The fate and whereabouts of 13 political activists who disappeared in 1997-1998 during the last months of President Suharto's rule remain unknown. Five were subject to enforced disappearance in 1997 and eight disappeared during the political crisis in early 1998. Nine others who were arrested and tortured by the military while being held incommunicado in a military facility in Jakarta in 1998, and who were subsequently released, have confirmed that at least six of the missing activists were held in the same facility.
A military inquiry set up in August 1998 admitted that the nine released men had been abducted by the military, but found no evidence of any military role in the enforced disappearance of the other 13. None of the documents from the inquiry have been made public. The 13 victims' case is emblematic of a wider history of enforced disappearance in Indonesia and during the 1975-1999 occupation of Timor-Leste. Thousands of cases of enforced disappearance have been documented by human rights organizations, and many more are believed to have taken place, however in the vast majority of cases the perpetrators have yet to be held to account.
In 2007, a Special Committee (Pansus) was set up by the Indonesian Parliament in response to a 2006 report by the Indonesian Human Rights Commission (Komnas HAM), as well ongoing pressure from human rights organizations and the families of the disappeared. On 30 September 2009, the Indonesian Parliament recommended that the Indonesian President create an ad hoc human rights court to try those responsible for enforced disappearances in 1997-1998. Other recommendations included an immediate search for the 13 disappeared activists by the Indonesian authorities; the provision of "rehabilitation and compensation" to the victims' families; and the ratification of the International Convention for the Protection of All Persons from Enforced Disappearance.
Two years later these recommendations have yet to be properly implemented. While the Indonesian government has expressed its intention to ratify the International Convention for the Protection of All Persons from Enforced Disappearance, and signed the treaty in September 2010, none of the other recommendations have been acted on. Those responsible have not been brought to justice and the victims' families continue to be denied the opportunity to establish the truth.
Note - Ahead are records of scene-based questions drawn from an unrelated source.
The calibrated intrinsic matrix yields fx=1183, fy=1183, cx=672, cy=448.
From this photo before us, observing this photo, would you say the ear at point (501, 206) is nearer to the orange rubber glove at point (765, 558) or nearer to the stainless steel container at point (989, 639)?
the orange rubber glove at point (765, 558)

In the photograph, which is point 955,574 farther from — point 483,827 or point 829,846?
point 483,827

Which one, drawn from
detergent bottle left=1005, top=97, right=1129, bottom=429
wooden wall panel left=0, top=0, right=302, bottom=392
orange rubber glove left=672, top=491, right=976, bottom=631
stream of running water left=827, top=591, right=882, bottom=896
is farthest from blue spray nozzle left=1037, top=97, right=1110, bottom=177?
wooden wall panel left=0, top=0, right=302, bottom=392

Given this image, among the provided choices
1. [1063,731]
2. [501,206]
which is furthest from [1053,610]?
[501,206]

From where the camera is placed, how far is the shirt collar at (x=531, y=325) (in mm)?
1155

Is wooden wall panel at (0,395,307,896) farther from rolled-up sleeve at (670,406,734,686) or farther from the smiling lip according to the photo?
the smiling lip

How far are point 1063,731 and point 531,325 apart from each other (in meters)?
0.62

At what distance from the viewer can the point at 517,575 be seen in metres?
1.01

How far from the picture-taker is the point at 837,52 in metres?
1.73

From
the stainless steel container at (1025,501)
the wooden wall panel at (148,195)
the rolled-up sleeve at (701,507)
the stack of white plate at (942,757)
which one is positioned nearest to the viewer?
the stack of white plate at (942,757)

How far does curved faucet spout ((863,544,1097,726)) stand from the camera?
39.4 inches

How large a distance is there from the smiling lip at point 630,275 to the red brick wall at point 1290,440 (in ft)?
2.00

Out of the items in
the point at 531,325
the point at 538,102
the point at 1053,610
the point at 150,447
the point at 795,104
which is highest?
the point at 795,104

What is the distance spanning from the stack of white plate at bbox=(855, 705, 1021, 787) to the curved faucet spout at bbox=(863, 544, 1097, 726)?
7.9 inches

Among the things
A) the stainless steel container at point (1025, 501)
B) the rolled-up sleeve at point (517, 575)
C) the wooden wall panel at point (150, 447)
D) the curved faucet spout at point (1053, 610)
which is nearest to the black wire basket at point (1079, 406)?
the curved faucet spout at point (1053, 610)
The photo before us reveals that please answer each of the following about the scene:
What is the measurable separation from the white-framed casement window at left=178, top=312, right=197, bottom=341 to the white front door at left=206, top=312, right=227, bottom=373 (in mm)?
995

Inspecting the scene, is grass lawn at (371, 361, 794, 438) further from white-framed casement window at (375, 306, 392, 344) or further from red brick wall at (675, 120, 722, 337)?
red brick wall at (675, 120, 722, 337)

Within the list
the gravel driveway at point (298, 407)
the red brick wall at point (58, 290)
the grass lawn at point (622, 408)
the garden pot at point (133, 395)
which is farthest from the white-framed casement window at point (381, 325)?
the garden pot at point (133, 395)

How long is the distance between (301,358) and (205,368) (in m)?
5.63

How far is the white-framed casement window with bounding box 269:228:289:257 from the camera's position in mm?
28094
Amnesty International urges the Indonesian authorities to initiate promptly an independent, impartial and effective investigation into the fate and whereabouts of the 13 disappeared political activists, within the framework of a wider investigation into enforced disappearances in Indonesia. The organization also calls on the Indonesian President to ensure that perpetrators are brought to justice in independent courts and in proceedings which meet international standards of fairness. We also call upon the President to ensure reparations to all victims of enforced disappearance and/or their families.
Enforced disappearance is a serious and cruel human rights violation; a violation of the rights of both the persons who were disappeared and of those who love them. As long as the fate and whereabouts of the disappeared are not known to the family, enforced disappearance is a continuing violation which persists often for many years after the initial abduction. Beyond being a human rights violation on its own, acts of enforced disappearance violate a range of other human rights, including freedom from arbitrary detention; the right to recognition as a person before the law; the right not to be subjected to torture and other cruel, inhuman or degrading treatment or punishment; and often the right to life.
Amnesty International calls on the Indonesian government to ratify the International Convention for the Protection of All Persons from Enforced Disappearance at the earliest opportunity, incorporate its provisions into domestic law and implement it in policy and practice. It also calls on the government to facilitate a visit of the UN Working Group on Enforced or Involuntary Disappearances (WGEID) to Indonesia. In 2006 the WGEID requested a visit to Indonesia, however to date has yet to receive a positive response from the government.